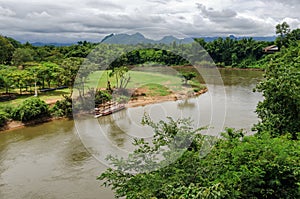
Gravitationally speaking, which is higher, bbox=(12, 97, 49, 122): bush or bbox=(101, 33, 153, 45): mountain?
bbox=(101, 33, 153, 45): mountain

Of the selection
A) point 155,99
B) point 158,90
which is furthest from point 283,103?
point 158,90

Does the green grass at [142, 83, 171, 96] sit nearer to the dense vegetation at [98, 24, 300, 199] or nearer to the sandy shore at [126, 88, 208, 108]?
the sandy shore at [126, 88, 208, 108]

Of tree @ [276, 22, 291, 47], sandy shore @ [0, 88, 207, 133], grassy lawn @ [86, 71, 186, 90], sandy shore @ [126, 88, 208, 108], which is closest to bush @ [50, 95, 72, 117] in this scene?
sandy shore @ [0, 88, 207, 133]

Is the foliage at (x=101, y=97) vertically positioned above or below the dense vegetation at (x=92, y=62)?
below

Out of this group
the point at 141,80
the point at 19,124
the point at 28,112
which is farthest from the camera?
the point at 141,80

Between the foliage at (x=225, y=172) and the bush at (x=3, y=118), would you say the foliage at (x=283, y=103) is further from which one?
the bush at (x=3, y=118)

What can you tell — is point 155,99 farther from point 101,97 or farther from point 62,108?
point 62,108

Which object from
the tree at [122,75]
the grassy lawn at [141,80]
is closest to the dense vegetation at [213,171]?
the grassy lawn at [141,80]
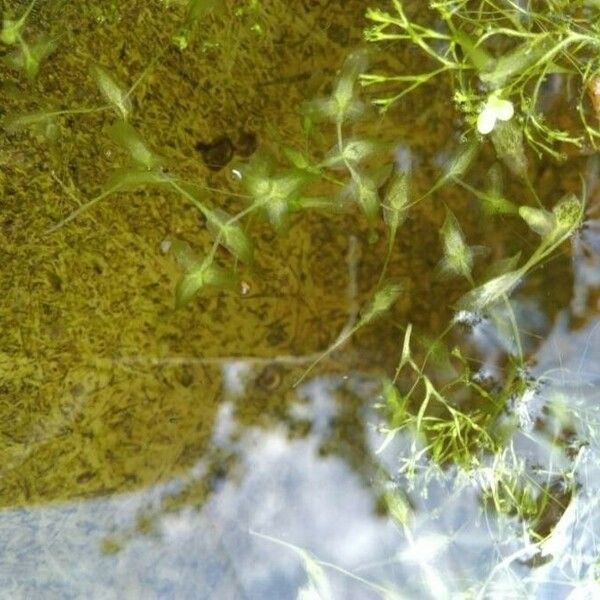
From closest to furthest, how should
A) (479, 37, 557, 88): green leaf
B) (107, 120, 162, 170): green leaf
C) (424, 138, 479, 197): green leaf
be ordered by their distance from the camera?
(479, 37, 557, 88): green leaf < (107, 120, 162, 170): green leaf < (424, 138, 479, 197): green leaf

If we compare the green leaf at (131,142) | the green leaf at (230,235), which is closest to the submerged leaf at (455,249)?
the green leaf at (230,235)

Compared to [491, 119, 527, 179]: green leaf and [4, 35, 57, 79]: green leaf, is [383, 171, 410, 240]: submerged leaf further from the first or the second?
[4, 35, 57, 79]: green leaf

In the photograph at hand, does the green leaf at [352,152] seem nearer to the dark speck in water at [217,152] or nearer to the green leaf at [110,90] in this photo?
the dark speck in water at [217,152]

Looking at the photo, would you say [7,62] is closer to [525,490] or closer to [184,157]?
[184,157]

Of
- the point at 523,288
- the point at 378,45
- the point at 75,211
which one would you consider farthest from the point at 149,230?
the point at 523,288

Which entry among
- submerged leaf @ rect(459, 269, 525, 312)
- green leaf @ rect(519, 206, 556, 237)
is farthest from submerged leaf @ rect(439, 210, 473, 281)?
green leaf @ rect(519, 206, 556, 237)

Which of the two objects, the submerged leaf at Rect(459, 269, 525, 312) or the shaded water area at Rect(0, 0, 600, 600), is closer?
the submerged leaf at Rect(459, 269, 525, 312)
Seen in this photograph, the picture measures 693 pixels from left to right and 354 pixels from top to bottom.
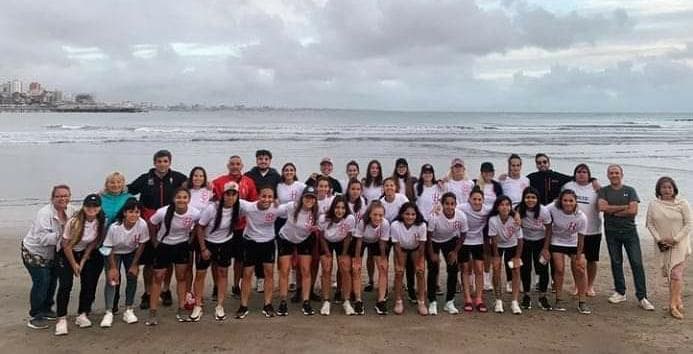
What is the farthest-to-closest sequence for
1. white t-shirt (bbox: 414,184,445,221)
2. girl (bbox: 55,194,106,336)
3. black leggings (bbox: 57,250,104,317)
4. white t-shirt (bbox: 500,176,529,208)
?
white t-shirt (bbox: 500,176,529,208) < white t-shirt (bbox: 414,184,445,221) < black leggings (bbox: 57,250,104,317) < girl (bbox: 55,194,106,336)

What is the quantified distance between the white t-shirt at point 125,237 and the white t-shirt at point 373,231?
2352 mm

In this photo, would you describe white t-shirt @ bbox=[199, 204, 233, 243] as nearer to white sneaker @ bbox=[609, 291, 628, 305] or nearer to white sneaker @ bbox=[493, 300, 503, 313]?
white sneaker @ bbox=[493, 300, 503, 313]

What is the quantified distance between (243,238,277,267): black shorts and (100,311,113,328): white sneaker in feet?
5.02

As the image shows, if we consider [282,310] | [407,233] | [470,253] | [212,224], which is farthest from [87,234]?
[470,253]

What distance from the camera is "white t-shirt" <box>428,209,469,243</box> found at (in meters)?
6.43

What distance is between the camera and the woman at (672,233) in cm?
640

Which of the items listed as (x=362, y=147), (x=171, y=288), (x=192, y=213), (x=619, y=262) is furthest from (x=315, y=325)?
(x=362, y=147)

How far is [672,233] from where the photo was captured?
253 inches

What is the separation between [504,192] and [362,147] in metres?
23.6

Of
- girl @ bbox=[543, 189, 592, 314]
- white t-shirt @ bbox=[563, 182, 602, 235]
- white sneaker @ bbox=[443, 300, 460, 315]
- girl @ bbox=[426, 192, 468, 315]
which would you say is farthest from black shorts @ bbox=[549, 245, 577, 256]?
white sneaker @ bbox=[443, 300, 460, 315]

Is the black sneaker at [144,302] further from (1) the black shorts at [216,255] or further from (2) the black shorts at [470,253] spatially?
(2) the black shorts at [470,253]

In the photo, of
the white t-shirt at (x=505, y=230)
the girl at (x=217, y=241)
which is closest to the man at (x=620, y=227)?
the white t-shirt at (x=505, y=230)

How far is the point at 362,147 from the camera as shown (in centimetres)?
3089

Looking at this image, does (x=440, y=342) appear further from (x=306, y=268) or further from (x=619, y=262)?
(x=619, y=262)
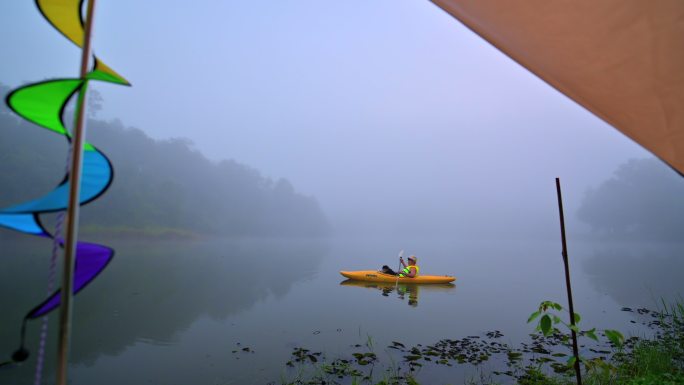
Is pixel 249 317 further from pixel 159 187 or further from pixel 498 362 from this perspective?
pixel 159 187

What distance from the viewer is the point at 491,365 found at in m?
4.87

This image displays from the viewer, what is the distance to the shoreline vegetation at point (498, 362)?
365cm

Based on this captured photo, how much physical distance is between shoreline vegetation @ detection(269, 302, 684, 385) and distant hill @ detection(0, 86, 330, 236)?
16.9m

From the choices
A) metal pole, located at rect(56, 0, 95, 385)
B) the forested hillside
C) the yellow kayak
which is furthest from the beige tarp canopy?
the forested hillside

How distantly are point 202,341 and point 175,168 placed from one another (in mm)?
62825

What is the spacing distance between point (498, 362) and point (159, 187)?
50.7m

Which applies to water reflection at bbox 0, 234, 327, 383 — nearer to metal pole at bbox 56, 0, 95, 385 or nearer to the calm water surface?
the calm water surface

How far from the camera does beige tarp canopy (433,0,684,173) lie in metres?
0.92

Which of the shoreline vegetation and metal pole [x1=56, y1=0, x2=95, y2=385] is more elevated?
metal pole [x1=56, y1=0, x2=95, y2=385]

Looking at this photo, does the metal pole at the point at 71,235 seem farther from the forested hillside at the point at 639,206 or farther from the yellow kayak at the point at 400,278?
the forested hillside at the point at 639,206

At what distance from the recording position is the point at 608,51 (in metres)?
1.03

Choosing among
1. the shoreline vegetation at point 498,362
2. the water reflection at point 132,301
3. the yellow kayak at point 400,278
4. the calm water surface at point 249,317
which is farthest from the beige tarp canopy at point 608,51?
the yellow kayak at point 400,278

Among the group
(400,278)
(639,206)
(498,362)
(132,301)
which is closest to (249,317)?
(132,301)

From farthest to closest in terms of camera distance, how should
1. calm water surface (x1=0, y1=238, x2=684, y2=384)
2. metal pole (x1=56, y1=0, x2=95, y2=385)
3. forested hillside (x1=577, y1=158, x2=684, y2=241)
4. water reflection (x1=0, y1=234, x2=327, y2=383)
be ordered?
forested hillside (x1=577, y1=158, x2=684, y2=241) → water reflection (x1=0, y1=234, x2=327, y2=383) → calm water surface (x1=0, y1=238, x2=684, y2=384) → metal pole (x1=56, y1=0, x2=95, y2=385)
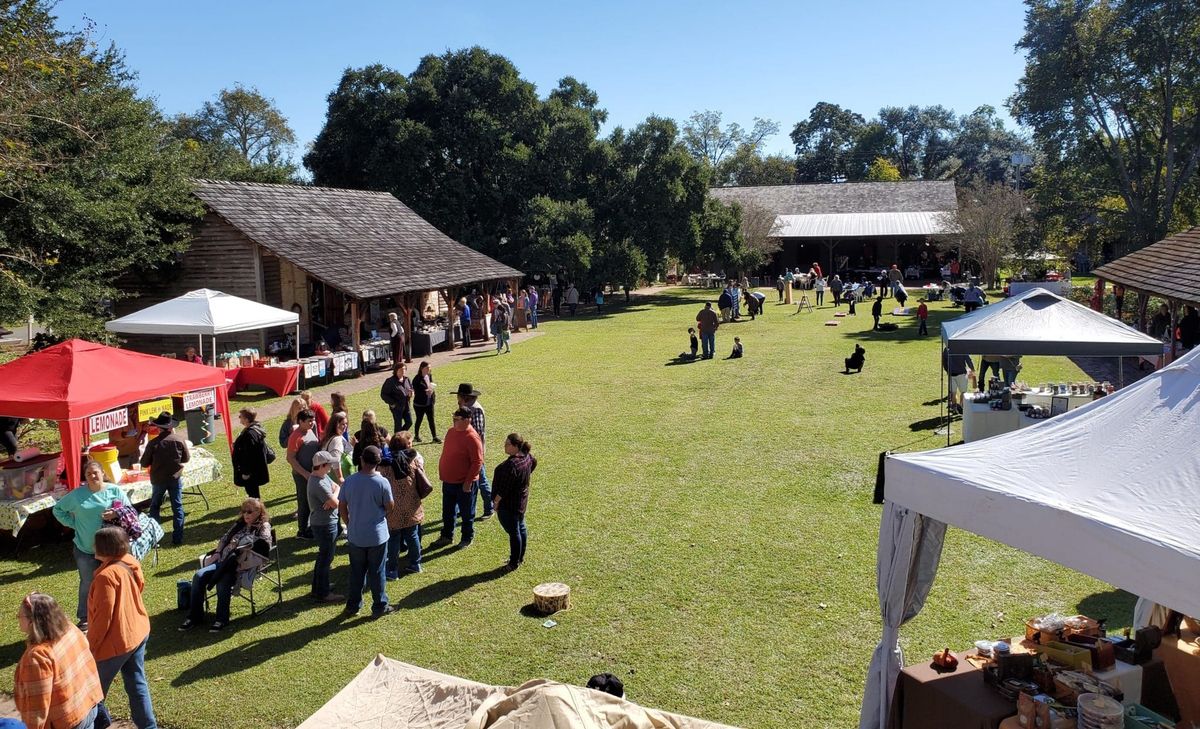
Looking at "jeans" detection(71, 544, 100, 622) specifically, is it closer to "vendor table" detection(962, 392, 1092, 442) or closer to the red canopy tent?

» **What you should do**
Omit the pictures, then output the rest of the listing exactly.

» **Solved exercise**
Gravitationally speaking, which is higher, bbox=(12, 97, 49, 122): bush or bbox=(101, 33, 153, 45): mountain?
bbox=(101, 33, 153, 45): mountain

Of the selection
A) point 155,99
B) point 158,90
which is furthest from point 283,103?
point 158,90

Does the green grass at [142, 83, 171, 96] sit nearer to the dense vegetation at [98, 24, 300, 199] or nearer to the sandy shore at [126, 88, 208, 108]?
the sandy shore at [126, 88, 208, 108]

Of tree @ [276, 22, 291, 47], sandy shore @ [0, 88, 207, 133], grassy lawn @ [86, 71, 186, 90], sandy shore @ [126, 88, 208, 108], which is closest to bush @ [50, 95, 72, 117] in this scene?
sandy shore @ [0, 88, 207, 133]

Is the foliage at (x=101, y=97) vertically positioned above or below the dense vegetation at (x=92, y=62)?
below

Out of this group
the point at 141,80
the point at 19,124
the point at 28,112
which is farthest from the camera?
the point at 141,80

Between the foliage at (x=225, y=172) and the bush at (x=3, y=118), would you say the foliage at (x=283, y=103) is further from which one?
the bush at (x=3, y=118)

What can you tell — is point 155,99 farther from point 101,97 or farther from point 62,108?
point 62,108

Which object from
the tree at [122,75]
the grassy lawn at [141,80]
is closest to the dense vegetation at [213,171]?
the grassy lawn at [141,80]
From closest to furthest, how should
A) (479, 37, 557, 88): green leaf
B) (107, 120, 162, 170): green leaf
C) (424, 138, 479, 197): green leaf
be ordered by their distance from the camera?
(479, 37, 557, 88): green leaf < (107, 120, 162, 170): green leaf < (424, 138, 479, 197): green leaf

If we compare the green leaf at (131,142) | the green leaf at (230,235), which is closest to the submerged leaf at (455,249)?
the green leaf at (230,235)

Compared to [491, 119, 527, 179]: green leaf and [4, 35, 57, 79]: green leaf, is [383, 171, 410, 240]: submerged leaf further from the first or the second?
[4, 35, 57, 79]: green leaf

In the photograph at hand, does the green leaf at [352,152] seem nearer to the dark speck in water at [217,152] or nearer to the green leaf at [110,90] in this photo?
the dark speck in water at [217,152]

Looking at the photo, would you say [7,62] is closer to [525,490] or closer to [184,157]?
[184,157]

Of
- the point at 523,288
- the point at 378,45
- the point at 75,211
which one would you consider farthest from the point at 149,230?
the point at 523,288

Which entry among
- submerged leaf @ rect(459, 269, 525, 312)
- green leaf @ rect(519, 206, 556, 237)
is farthest from submerged leaf @ rect(439, 210, 473, 281)?
green leaf @ rect(519, 206, 556, 237)

Which of the two objects, the submerged leaf at Rect(459, 269, 525, 312) or the shaded water area at Rect(0, 0, 600, 600), is closer?
the submerged leaf at Rect(459, 269, 525, 312)
Seen in this photograph, the picture measures 693 pixels from left to right and 354 pixels from top to bottom.
What is the farthest-to-closest sequence for
1. white t-shirt (bbox: 414,184,445,221)
2. girl (bbox: 55,194,106,336)
3. black leggings (bbox: 57,250,104,317)
4. white t-shirt (bbox: 500,176,529,208)
?
white t-shirt (bbox: 500,176,529,208) < white t-shirt (bbox: 414,184,445,221) < black leggings (bbox: 57,250,104,317) < girl (bbox: 55,194,106,336)

What is the quantified distance between the white t-shirt at point 125,237 and the white t-shirt at point 373,231?
2352 mm

In this photo, would you describe white t-shirt @ bbox=[199, 204, 233, 243] as nearer to white sneaker @ bbox=[609, 291, 628, 305] or nearer to white sneaker @ bbox=[493, 300, 503, 313]?
white sneaker @ bbox=[493, 300, 503, 313]

What is the quantified distance between (243,238,277,267): black shorts and (100,311,113,328): white sneaker in feet?
5.02

As the image shows, if we consider [282,310] | [407,233] | [470,253] | [212,224], which is farthest from [87,234]?
[470,253]

What distance from the camera is "white t-shirt" <box>428,209,469,243</box> found at (in meters)?
6.43

What distance is between the camera and the woman at (672,233) in cm?
640

Which of the items listed as (x=362, y=147), (x=171, y=288), (x=192, y=213), (x=619, y=262) is furthest from (x=315, y=325)?
(x=362, y=147)

How far is [672,233] from where the photo was captured?
253 inches

What is the separation between [504,192] and [362,147] in metres?
23.6

Of
- girl @ bbox=[543, 189, 592, 314]
- white t-shirt @ bbox=[563, 182, 602, 235]
- white sneaker @ bbox=[443, 300, 460, 315]
- girl @ bbox=[426, 192, 468, 315]
which would you say is farthest from black shorts @ bbox=[549, 245, 577, 256]?
white sneaker @ bbox=[443, 300, 460, 315]

Is the black sneaker at [144,302] further from (1) the black shorts at [216,255] or further from (2) the black shorts at [470,253] spatially?
(2) the black shorts at [470,253]

In the photo, of
the white t-shirt at (x=505, y=230)
the girl at (x=217, y=241)
which is closest to the man at (x=620, y=227)?
the white t-shirt at (x=505, y=230)

How far is the point at 362,147 from the camera as shown (in centimetres)?
3089

Looking at this image, does (x=440, y=342) appear further from (x=306, y=268) or further from (x=619, y=262)?
(x=619, y=262)
Is pixel 249 317 further from pixel 159 187 or further from pixel 498 362 from this perspective?
pixel 159 187

What distance from the viewer is the point at 491,365 found at in m?
4.87

This image displays from the viewer, what is the distance to the shoreline vegetation at point (498, 362)?
365cm

Based on this captured photo, how much physical distance is between shoreline vegetation @ detection(269, 302, 684, 385) and distant hill @ detection(0, 86, 330, 236)?
16.9m

From the choices
A) metal pole, located at rect(56, 0, 95, 385)
B) the forested hillside
C) the yellow kayak
which is furthest from the beige tarp canopy?
the forested hillside

How distantly are point 202,341 and point 175,168 placed from one another (in mm)?
62825

What is the spacing distance between point (498, 362) and point (159, 187)?
50.7m

Which applies to water reflection at bbox 0, 234, 327, 383 — nearer to metal pole at bbox 56, 0, 95, 385 or nearer to the calm water surface?
the calm water surface

How far from the camera does beige tarp canopy (433,0,684,173) lie in metres?
0.92

Which of the shoreline vegetation and metal pole [x1=56, y1=0, x2=95, y2=385] is more elevated?
metal pole [x1=56, y1=0, x2=95, y2=385]

Looking at this photo, does the metal pole at the point at 71,235 seem farther from the forested hillside at the point at 639,206 or farther from the yellow kayak at the point at 400,278?
the forested hillside at the point at 639,206

At what distance from the recording position is the point at 608,51 (in metres)?
1.03

Choosing among
1. the shoreline vegetation at point 498,362
2. the water reflection at point 132,301
3. the yellow kayak at point 400,278
4. the calm water surface at point 249,317
which is farthest from the beige tarp canopy at point 608,51?
the yellow kayak at point 400,278

Among the group
(400,278)
(639,206)
(498,362)
(132,301)
which is closest to (249,317)?
(132,301)

From farthest to closest in terms of camera distance, how should
1. calm water surface (x1=0, y1=238, x2=684, y2=384)
2. metal pole (x1=56, y1=0, x2=95, y2=385)
3. forested hillside (x1=577, y1=158, x2=684, y2=241)
4. water reflection (x1=0, y1=234, x2=327, y2=383)
be ordered?
forested hillside (x1=577, y1=158, x2=684, y2=241) → water reflection (x1=0, y1=234, x2=327, y2=383) → calm water surface (x1=0, y1=238, x2=684, y2=384) → metal pole (x1=56, y1=0, x2=95, y2=385)
Looking at "jeans" detection(71, 544, 100, 622) specifically, is it closer to "vendor table" detection(962, 392, 1092, 442) or closer to the red canopy tent?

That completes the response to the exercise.